Dragen QC report template for multiple samples from fastqc metrics

By Synnøve Yndestad in R sequencing RNAseq

February 14, 2022

For RNAseq performed on the Illumina NovaSeq6000, a single RNAseq run may contain 70 different samples. Batch aggregating and plotting Quality Control metrics from a sequencing run is very useful to spot samples with low sequencing quality within a single run.
While multiQC is an excellent tool for aggregating and visualizing QC metrics, my RNAseq project is run using the Dragen pipeline. Since no Dragen module had yet been implemented when I was processing the samples, I wrote my own version in the form of a Rmarkdown report template. It takes a folder of *.fastq_metrics.csv files generated by Dragen, and produces a html report with plots made interactive by plotly.

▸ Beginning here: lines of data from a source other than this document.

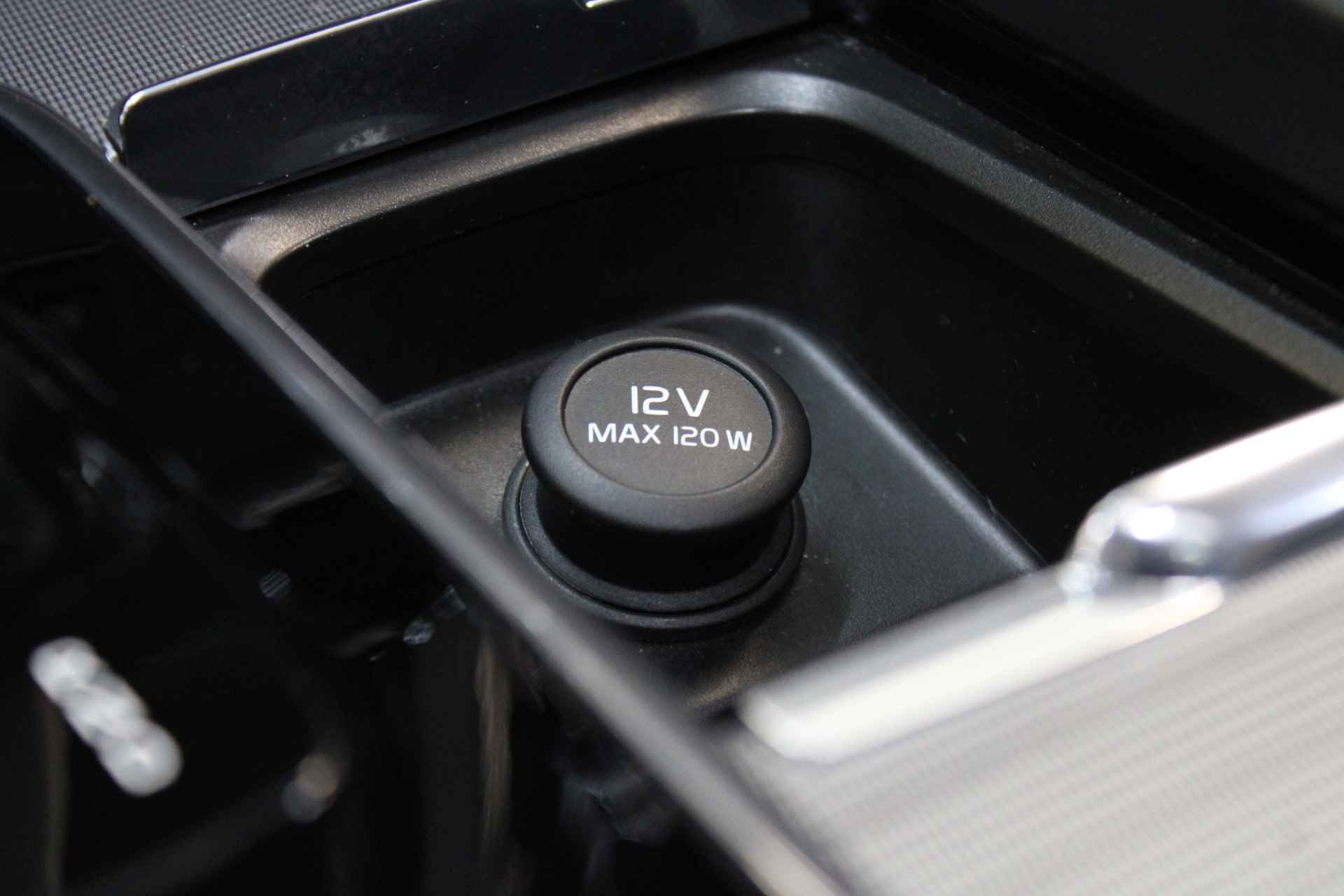 Volvo XC60 T8 390PK Twin Engine AWD R-Design | Full Opt! | Luchtv | B&W Audio | HUD | Trekhaak | 360º view - 44/79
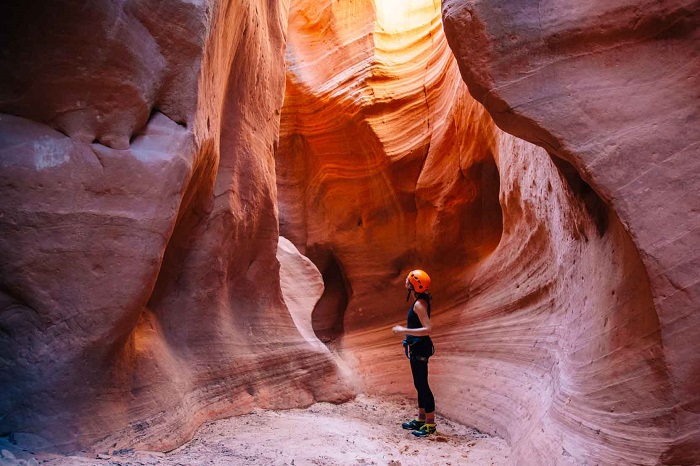 Red Rock Canyon là điểm du lịch giá rẻ ở Nevada cho những ai muốn đắm mình trong sa mạc Mojave rộng lớn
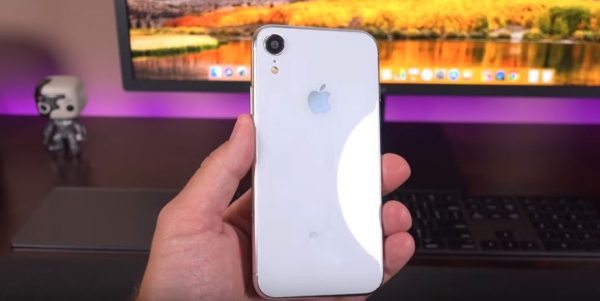 Xuất hiện video trên tay nguyên mẫu của iPhone 6.1 inch và X Plus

An example report can be viewed here.
The Rmarkdown template and the example report can be found in my GitHub here.

Instructions for use:
1- Add a folder containing the *fastq_metrics.csv files to the working directory.
The folder name will be assigned as RunID.
2- Change any run-specific details in the Description section to document for future reference i.e what kind of samples, from which study, what prep protocol generated the library and which dragen version was used in the processing.
3- Knit report

The plots produced will be the same kind of plots listed below.

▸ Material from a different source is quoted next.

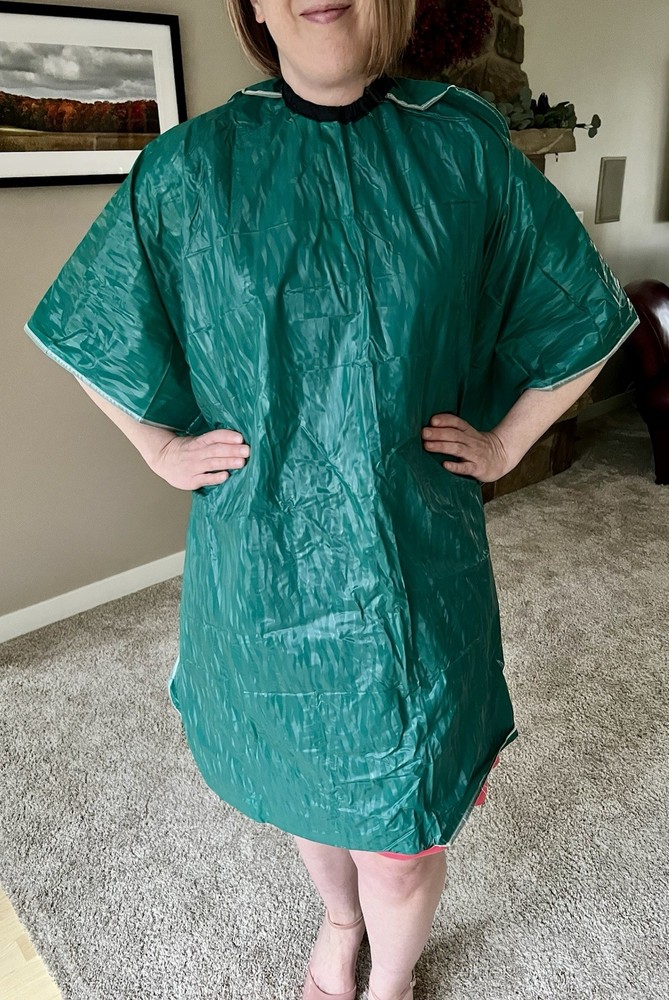 Green Andre Vinyl Shampoo With Dri-Back Cape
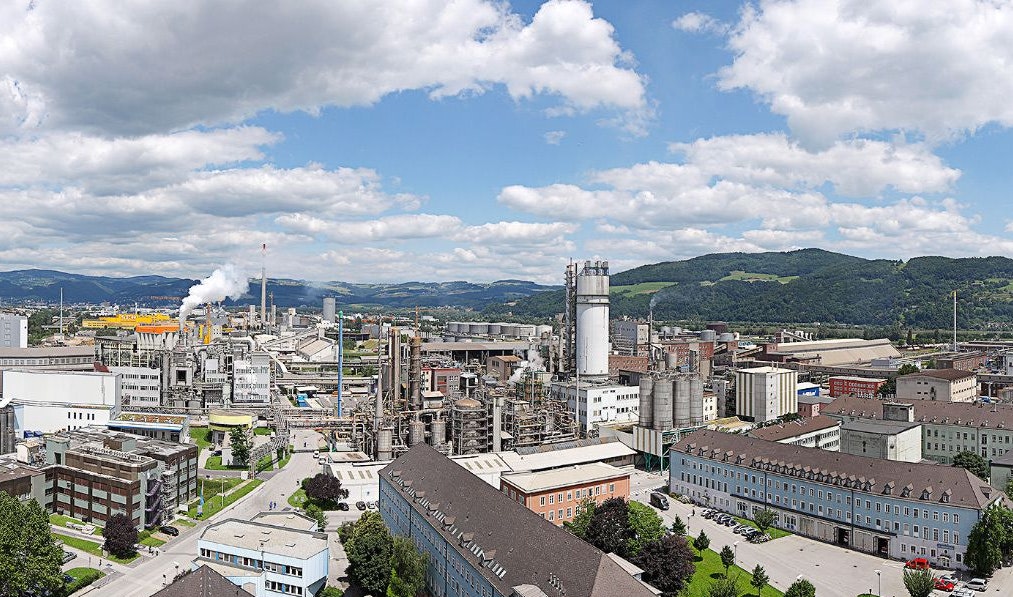 Im Linzer Chemiepark ist am Dienstag in der Früh Ammoniak ausgetreten.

Plots produced by the report:

1- Read Mean quality; Per-Sequence Quality Scores

Total number of reads. Each average Phred-scale quality value is rounded to the nearest integer.

2- Positional Base Mean Quality; Per-Base Quality Scores

Average Phred-scale quality value of bases with a specific nucleotide at a given location in the read. Locations are listed first and can be either specific positions or ranges. The nucleotide is listed second and can be A, C, G, or T. N or ambiguous bases are assumed to have the system default value, usually QV2.